Combining the first vector matrix and the second vector matrix, and secondarily fusing the three vector matrixes with character vectors, wherein the aggregation formula is as follows:

Z＝W₁H+W₂Q_c+W₃Q_m+W₄Q_s

6. The apparatus of claim 1, wherein the deep learning model apparatus is further configured to structure financial text into a form, and wherein: the fifth step is to label the text in series, similar to the task of named entity recognition, and label the characters of the text in the BIO form; and training the column information by using a cross entropy function (coordinated loss), wherein the loss function is defined as NER _ loss.

7. The apparatus of claim 1, wherein the deep learning model apparatus is further configured to structure financial text into a form, and wherein: and the sixth step of extracting the character vector based on the result of the column information prediction. Extracting the character information determined as an entity in consideration of the requirements of downstream tasks, and considering the reason that the lengths of each word in Chinese are different; to form basic vector information for predicting row information, a mean method is adopted to aggregate character vectors contained in each word, and the formula is as follows

Therefore, word vectors of each column are obtained, editable combination is carried out on information of each column to form row information, the process is an editable process, and free groups of information of each column can be directly adopted for a general fieldCombining mode, forming various line information combinations and combination formulas, supposing that there are n columns, extracting M from a text_iThe entity information of the ith column, then the SUM is formed as M₁*M₂*...*M_nCombination information of seed lines, supplementary information: for a particular private domain, some rules for that domain may be added to form a line information combination. The formation of the mandatory information conforms to the rule requirements of the field, and the mandatory information is a freely editable module.

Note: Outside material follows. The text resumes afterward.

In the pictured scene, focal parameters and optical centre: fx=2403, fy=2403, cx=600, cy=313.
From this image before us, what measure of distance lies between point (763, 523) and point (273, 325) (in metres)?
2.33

8. The apparatus of claim 1, wherein the deep learning model apparatus is further configured to structure financial text into a form, and wherein: the seventh step is that firstly, each word vector of the randomly combined rows is encoded, the vector of each word is formed and is used as a node vector of the Graph network, secondly, the GAT operation is adopted in the scheme again, and the column information in each row which is freely combined is encoded and learned, wherein the operation method is the same as the fourth step, and is different from the fourth step only in an adjacent matrix G; thus, vector information R of each row is formed, in the training process, because the row information is randomly combined, when the row information of the random combination is in the row information of the label, the result is 1, otherwise, the result is 0, and thus the row information is consistent with the preprocessed row information, and the row information is trained and learned by adopting a cross entropy function (trajectory) through comparison between prediction of the random combination and 0/1 of the label, wherein the trajectory is defined as structure _ trajectory; weighting the Loss functions of the eight columns and the eight rows to obtain a total Loss function Loss which is NER _ Loss + alpha structure _ Loss and serves as the total Loss function of the model, wherein alpha is an adjustable hyper-parameter, and training the model based on the Loss function; and finally obtaining the result of the model.